WTF????????????? wrote:
trollism wrote:So what you're saying is that she might have been mistaken and this coach was actually arguing how his coffee was made, nothing to do with a drug test?
Why do you people always side with cheats?
You're the reason why the sport is ruined.
Another friggin idiot (and I realize you're trolling). What I'm saying is that she should report to the relevant authority what she believes she saw, otherwise posting such things on social media elicits moronic comments like:
"So what you're saying is that she might have been mistaken and this coach was actually arguing how his coffee was made, nothing to do with a drug test?"
and just becomes baseless background noise that no one takes seriously and makes the sport a joke in the eyes of the public not to mention innocent "athletes/coaches/agents" possibly "getting their reputations besmirched".
I agree.
As someone who takes anti-doping very seriously, I wince when those who are trying to do right end up setting back the seriousness of the issue by "crying wolf".

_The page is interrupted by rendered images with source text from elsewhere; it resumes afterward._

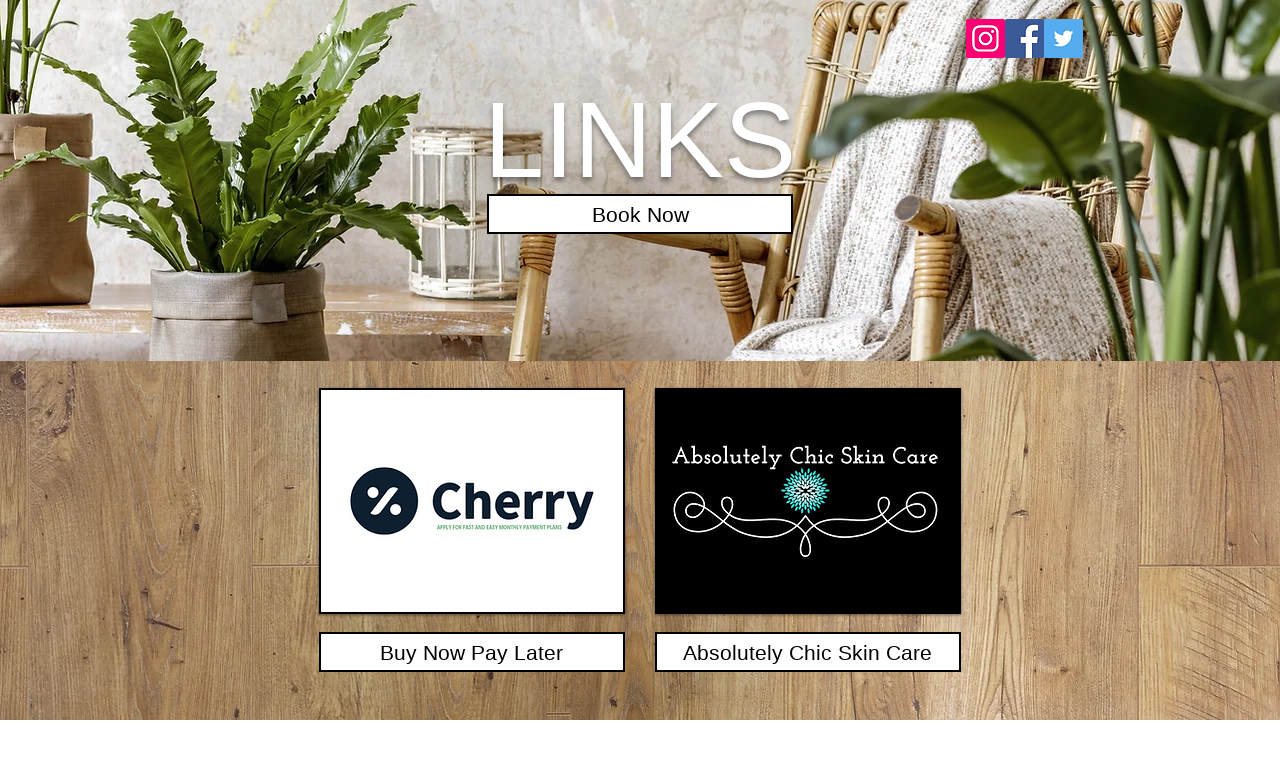

--- FILE ---
content_type: text/html; charset=utf-8
request_url: https://www.google.com/recaptcha/api2/aframe
body_size: 181
content:
<!DOCTYPE HTML><html><head><meta http-equiv="content-type" content="text/html; charset=UTF-8"></head><body><script nonce="T1Rv0hrIyf_fJl1VqoUxzg">/** Anti-fraud and anti-abuse applications only. See google.com/recaptcha */ try{var clients={'sodar':'https://pagead2.googlesyndication.com/pagead/sodar?'};window.addEventListener("message",function(a){try{if(a.source===window.parent){var b=JSON.parse(a.data);var c=clients[b['id']];if(c){var d=document.createElement('img');d.src=c+b['params']+'&rc='+(localStorage.getItem("rc::a")?sessionStorage.getItem("rc::b"):"");window.document.body.appendChild(d);sessionStorage.setItem("rc::e",parseInt(sessionStorage.getItem("rc::e")||0)+1);localStorage.setItem("rc::h",'1769335121216');}}}catch(b){}});window.parent.postMessage("_grecaptcha_ready", "*");}catch(b){}</script></body></html>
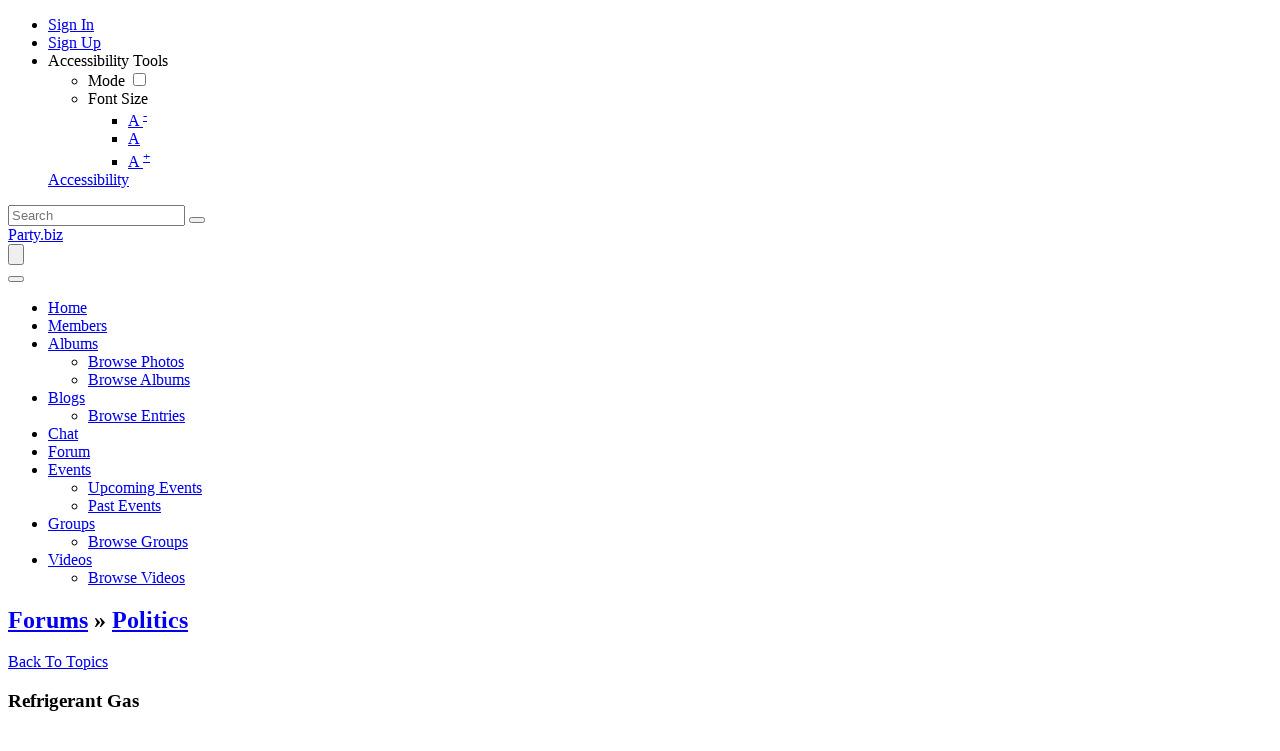

--- FILE ---
content_type: text/html; charset=utf-8
request_url: https://www.google.com/recaptcha/api2/aframe
body_size: 257
content:
<!DOCTYPE HTML><html><head><meta http-equiv="content-type" content="text/html; charset=UTF-8"></head><body><script nonce="WAqsWjLo0iZ73K9ClEQsrA">/** Anti-fraud and anti-abuse applications only. See google.com/recaptcha */ try{var clients={'sodar':'https://pagead2.googlesyndication.com/pagead/sodar?'};window.addEventListener("message",function(a){try{if(a.source===window.parent){var b=JSON.parse(a.data);var c=clients[b['id']];if(c){var d=document.createElement('img');d.src=c+b['params']+'&rc='+(localStorage.getItem("rc::a")?sessionStorage.getItem("rc::b"):"");window.document.body.appendChild(d);sessionStorage.setItem("rc::e",parseInt(sessionStorage.getItem("rc::e")||0)+1);localStorage.setItem("rc::h",'1769905757580');}}}catch(b){}});window.parent.postMessage("_grecaptcha_ready", "*");}catch(b){}</script></body></html>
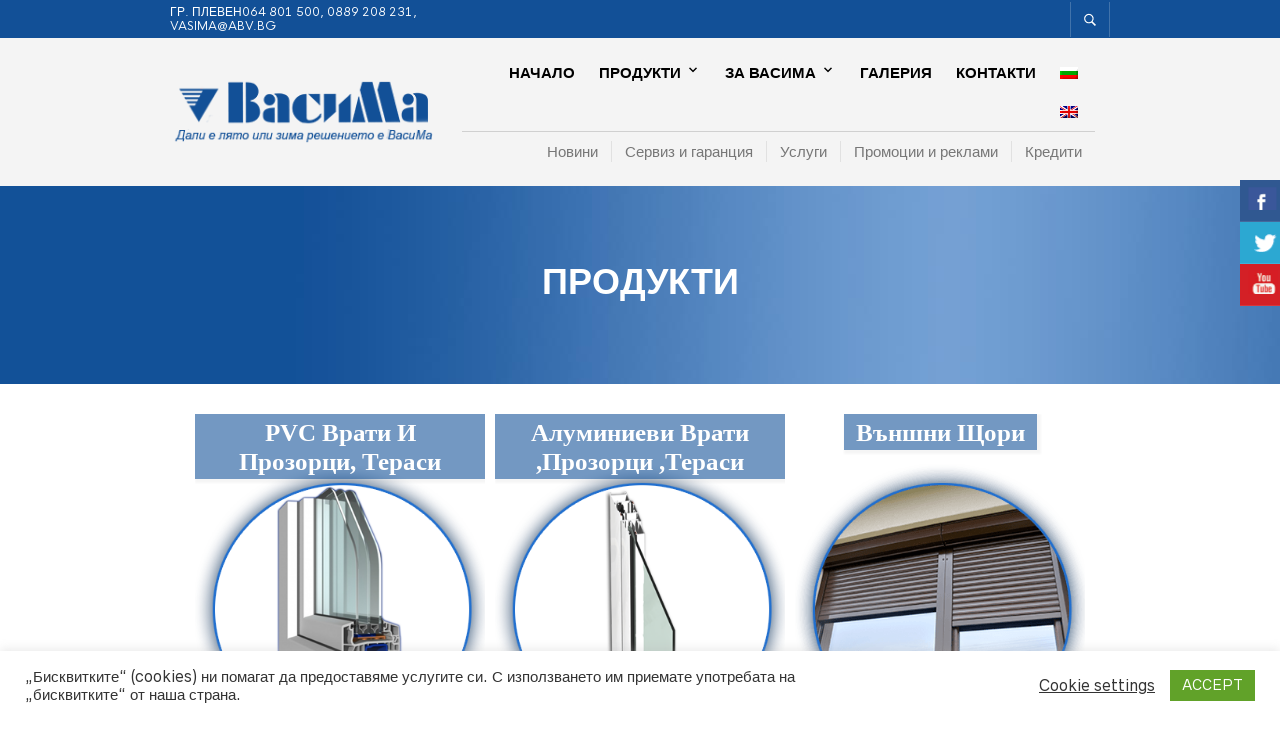

--- FILE ---
content_type: text/css
request_url: https://vasima.com/wp-content/themes/theretailer/css/plugins/wpml.css?ver=3.2.7
body_size: 219
content:
.gbtr_tools_account .menu-item-language-current a[href$='#']{display:none}.menu-item-language img.iclflag{margin-bottom:2px!important;margin-right:7px}#lang_sel_footer img.iclflag{margin-right:5px!important}#icl_lang_sel_widget{z-index:10}#icl_lang_sel_widget li{width:100%!important;border:0}#icl_lang_sel_widget li span{padding:0 0 0 5px}#icl_lang_sel_widget ul ul{width:100%!important}#icl_lang_sel_widget a,#lang_sel a:visited{padding:4px 0 3px 10px;color:#777!important;font-size:13px}#icl_lang_sel_widget ul ul a,#icl_lang_sel_widget ul ul a:visited{line-height:1.7em}#icl_lang_sel_widget ul{margin:6px 0!important;list-style-type:none!important}.lang_sel_sel img.iclflag{margin-right:8px}#lang_sel_footer{margin:0;padding:50px 20px;text-align:center;border:0;min-height:15px;clear:both;background-color:#f4f4f4;font-size:10px;text-transform:uppercase}#lang_sel_footer img.iclflag{margin-right:0;margin-bottom:5px}#icl_lang_sel_widget img.iclflag{top:-1px}#icl_lang_sel_widget ul li ul li{border:0;border-top:0!important;padding:0!important}#lang_sel_click ul ul{visibility:hidden;position:absolute;height:0;top:32px;left:0;width:149px;border-top:0}#lang_sel_click ul li{border:0!important}

--- FILE ---
content_type: text/css
request_url: https://vasima.com/wp-content/themes/theretailer/css/plugins/woo-swatches.css?ver=3.2.7
body_size: 645
content:
body.archive ul.products li.product .image_container+.shopswatchinput{margin-bottom:9px}body.archive ul.products li.product .slick-slider .slick-arrow{cursor:pointer;margin-top:6px!important}body.archive ul.products li.product .slick-slider .slick-list{margin-right:10px}body.archive ul.products li.product .slick-slider .slick-slide{width:-webkit-fit-content!important;width:-moz-fit-content!important;width:fit-content!important}body.archive ul.products li.product .slick-slider .slick-slide a{overflow:visible;position:relative;display:block!important;margin-top:0}body.archive ul.products li.product div.wcvashopswatchlabel{background-size:cover!important;outline:none;margin-bottom:9px}body.archive ul.products li.product .wcvaswatchinput{display:inline!important;margin-right:5px}body.archive ul.products li.product .wcvashopswatchlabel.wcva_shop_textblock{text-transform:uppercase;font-size:12px}body.archive ul.products li.product .wcvashopswatchlabel.wcva_shop_textblock.wcvaround{font-weight:bold;padding:9px 7px;margin-right:0}body.archive ul.products li.product .wcvashopswatchlabel.wcva_shop_textblock.wcvaround:not(:hover){border:1px solid transparent}body.single-product .variations .label{font-size:12px;margin-bottom:5px}body.single-product .variations .label .swatchtitlelabel{text-transform:uppercase}body.single-product .variations .value{padding-left:3px!important}body.single-product .variations label.selectedswatch.wcva_single_textblock :not(.wcvaround){border:solid 0px white!important;outline:solid 1px #000000!important}body.single-product .variations label.selectedswatch.wcva_single_textblock.wcvaround{-webkit-box-shadow:0px 0px 0px 2px white inset;box-shadow:0px 0px 0px 2px white inset;border:solid 2px black!important}body.single-product .variations .swatchinput label.wcvaswatchlabel{padding-right:7px!important;padding-left:7px!important;-webkit-transition:all .3s ease;-o-transition:all .3s ease;transition:all .3s ease}body.single-product .variations .swatchinput label.wcvaswatchlabel:not(.selectedswatch):not(:hover){border:1px solid transparent!important;outline:transparent!important}body.single-product .variations .swatchinput label.wcvaswatchlabel:not(.wcvaround):hover{outline:solid 1px #000!important}body.single-product .variations .swatchinput label.wcvaswatchlabel.wcvaround:hover{border:solid 1px #000!important;-webkit-box-shadow:0px 0px 0px 2px white inset;box-shadow:0px 0px 0px 2px white inset}body.single-product .variations span.belowtext{display:block;line-height:1;margin-top:5px}body.single-product .variations .attribute-swatch{margin-bottom:10px}.wcva-filter-widget .widget{overflow:hidden}.wcva-filter-widget .widget .wcva_filter-widget-title{border-bottom:2px solid;display:block;font-size:12px;font-weight:700;margin:0 0 10px 0;padding:0 0 10px 0;text-transform:uppercase}.wcva-filter-widget .widget .wcvashopswatchlabel{outline:transparent}.wcva-filter-widget .widget .wcvashopswatchlabel:not(.selectedswatch):not(:hover){border:1px solid transparent}.page_sidebar.page_sidebar_horizontal .wcva-filter-widget{position:relative;overflow-y:auto;overflow-x:hidden;width:21.65%!important}.page_sidebar.page_sidebar_horizontal .wcva-filter-widget .widget{display:block;margin:0;overflow:hidden;width:100%}.page_sidebar.page_sidebar_horizontal .wcva-filter-widget .widget .wcvashopswatchlabel{outline:transparent}.page_sidebar.page_sidebar_horizontal .wcva-filter-widget .widget .wcvashopswatchlabel:not(.selectedswatch):not(:hover){border:1px solid transparent}.page_sidebar.page_sidebar_horizontal .wcva-filter-widget .widget .wcvashopswatchlabel:not(.wcvaround):hover{outline:0px 0px 0px 2px white inset!important}.wcva_filter_widget div.wcvashopswatchlabel.wcva_filter_textblock,label.wcva_single_textblock,label.wcva_single_textblock.selectedswatch{font-size:12px;font-weight:700!important;margin-right:5px;padding:9px 7px;-webkit-transition:all .3s ease;-o-transition:all .3s ease;transition:all .3s ease}.wcva_filter_widget div.wcvashopswatchlabel.wcva_filter_textblock:hover,label.wcva_single_textblock.selectedswatch:hover,label.wcva_single_textblock:hover{-webkit-transition:all .3s ease;-o-transition:all .3s ease;transition:all .3s ease}div.swatchinput{line-height:0;padding-bottom:12px;text-align:center}label.wcvaround{border-radius:50%!important}

--- FILE ---
content_type: text/css
request_url: https://vasima.com/wp-content/plugins/the-retailer-extender/includes/shortcodes/assets/css/wp/title-subtitle.css?ver=5.8.12
body_size: 34
content:
.title_subtitle {
  margin-bottom: 2.5rem; }

.title_subtitle h3,
.title_subtitle h4 {
  padding: 0;
  margin: 0;
  font-size: 13px; }

.title_subtitle h3 {
  line-height: 1.4em; }

.title_subtitle h4 {
  line-height: 1.7em; }

.title_subtitle h4 {
  margin-top: 5px; }

.title_subtitle_separator {
  width: 90px;
  height: 0px;
  display: inline-block;
  margin: 30px 0 20px 0;
  border-bottom-width: 2px;
  border-bottom-style: solid;
  border-bottom-color: #000; }

@media only screen and (max-width: 719px) {
  .title_subtitle h3 {
    font-size: 30px !important; }
  .title_subtitle h4 {
    font-size: 13px !important;
    margin-top: 8px; }
  .title_subtitle_separator {
    margin: 12px 0 0; } }
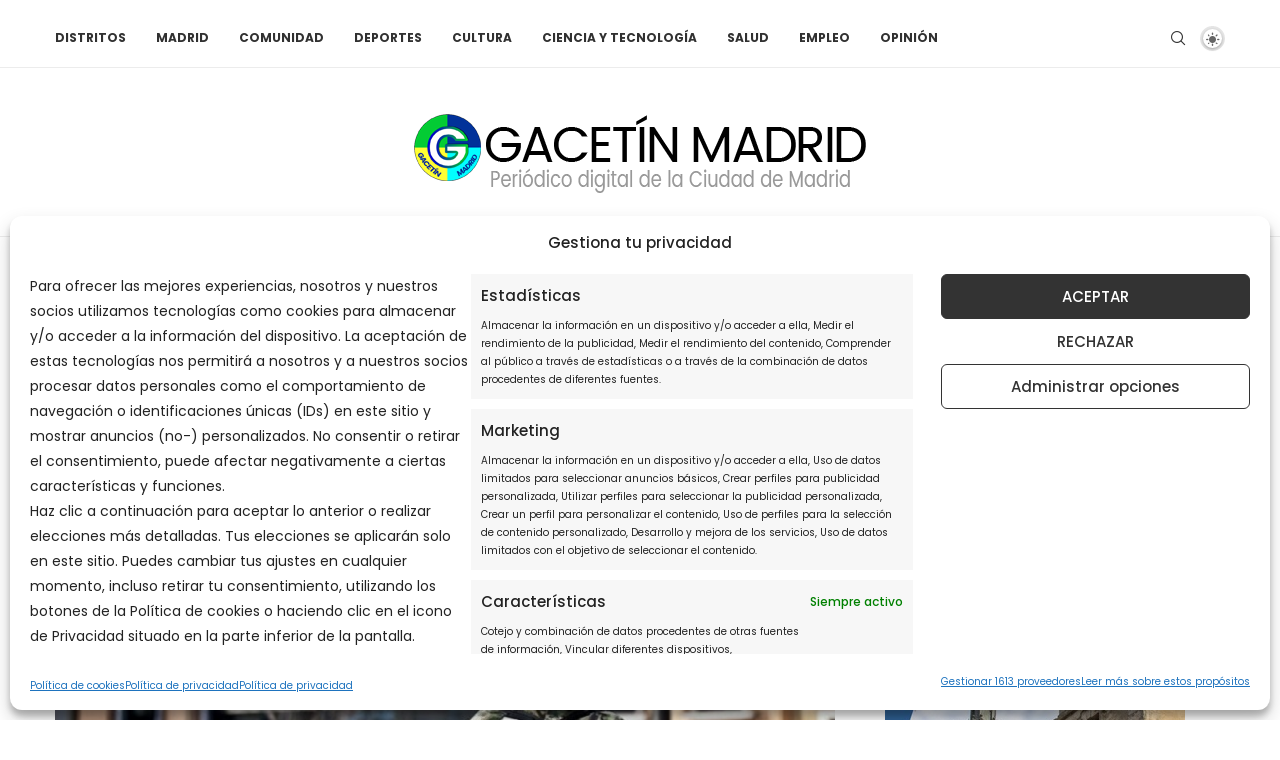

--- FILE ---
content_type: application/javascript; charset=utf-8
request_url: https://fundingchoicesmessages.google.com/f/AGSKWxV49ULHEDOl8yN7U4PQG_eMgnuiudK3rDUD_OuuFhVF29WtW1yt_N4awaak4lnBU2d99yVdoz3HSw9t9irzYXtIZ1LMjVnRjKFxDdMHOSdsNWeq_o3lhdlo4Pgf_XwacwummaK8Fd_v5eiU2n-W2hSg-6SjPXnHa33NkUE2TplYhW6Jp-0RM3K_iwTR/__350_100._adsframe./SpotlightAd-/adfrm./adbox_
body_size: -1292
content:
window['9c92cc7c-1afa-4d98-a37b-e6885947165f'] = true;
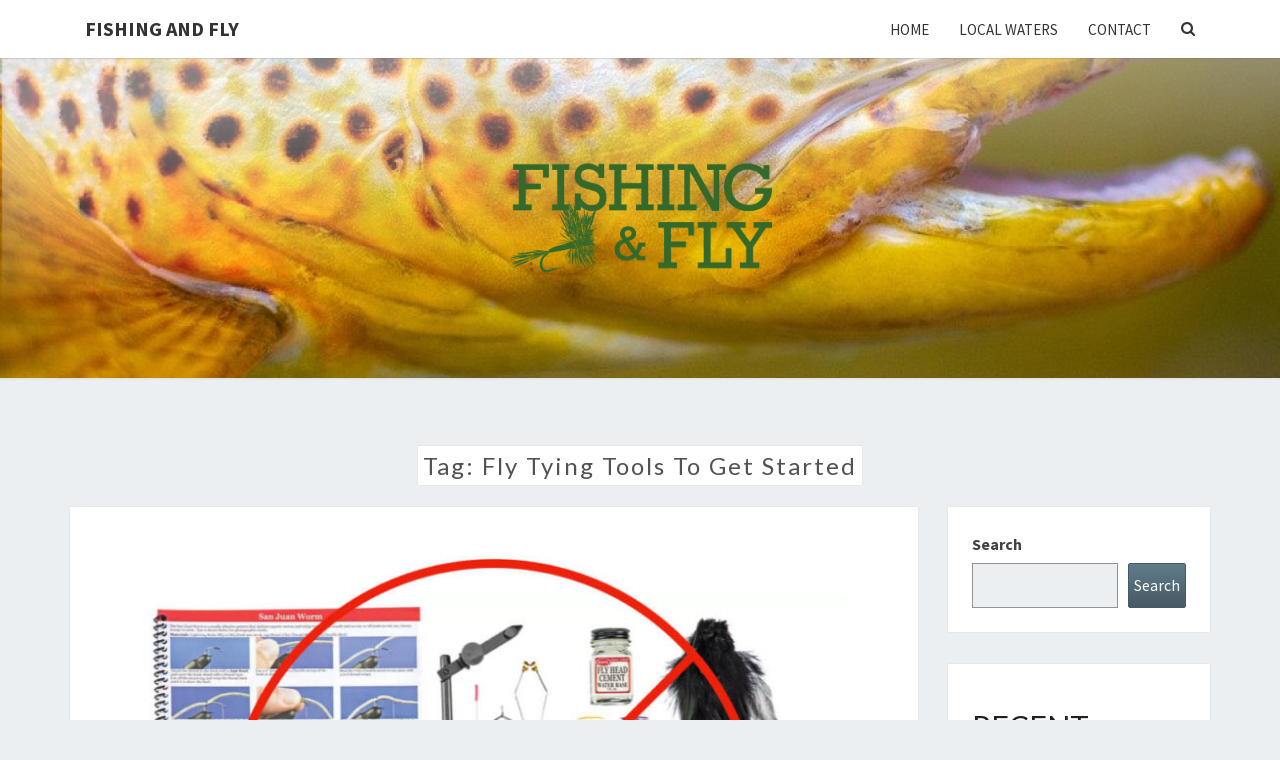

--- FILE ---
content_type: text/html; charset=utf-8
request_url: https://www.google.com/recaptcha/api2/aframe
body_size: 269
content:
<!DOCTYPE HTML><html><head><meta http-equiv="content-type" content="text/html; charset=UTF-8"></head><body><script nonce="mcu3z29OYLT9Z55V23EhUQ">/** Anti-fraud and anti-abuse applications only. See google.com/recaptcha */ try{var clients={'sodar':'https://pagead2.googlesyndication.com/pagead/sodar?'};window.addEventListener("message",function(a){try{if(a.source===window.parent){var b=JSON.parse(a.data);var c=clients[b['id']];if(c){var d=document.createElement('img');d.src=c+b['params']+'&rc='+(localStorage.getItem("rc::a")?sessionStorage.getItem("rc::b"):"");window.document.body.appendChild(d);sessionStorage.setItem("rc::e",parseInt(sessionStorage.getItem("rc::e")||0)+1);localStorage.setItem("rc::h",'1768924667083');}}}catch(b){}});window.parent.postMessage("_grecaptcha_ready", "*");}catch(b){}</script></body></html>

We need to take her claim seriously. But more importantly, she needs to take her claim seriously. Because as it stands, that lone tweet about an anonymous and unknown coach with an anonymous and unknown issue has rallied the doping apologists against her, and now her stance is on the back foot. And they are winning, because she hasn't put up anything substantive to back it up.
She will have valuable things to say in the future, and I will want to listen. But it gets harder to listen to somebody who has incomplete thoughts, whether they are an anti-doping advocate or not.
And from the tone of her public attitude, she will not understand this fact, and will rebuff her stance: that saying anything is good. Saying everything is good, saying anything is chaos. Follow up by being more specific. Follow up by giving your impressions of the subject of the protest. Follow up at all, instead of creating this void for the trolls to jump in and derail the effort.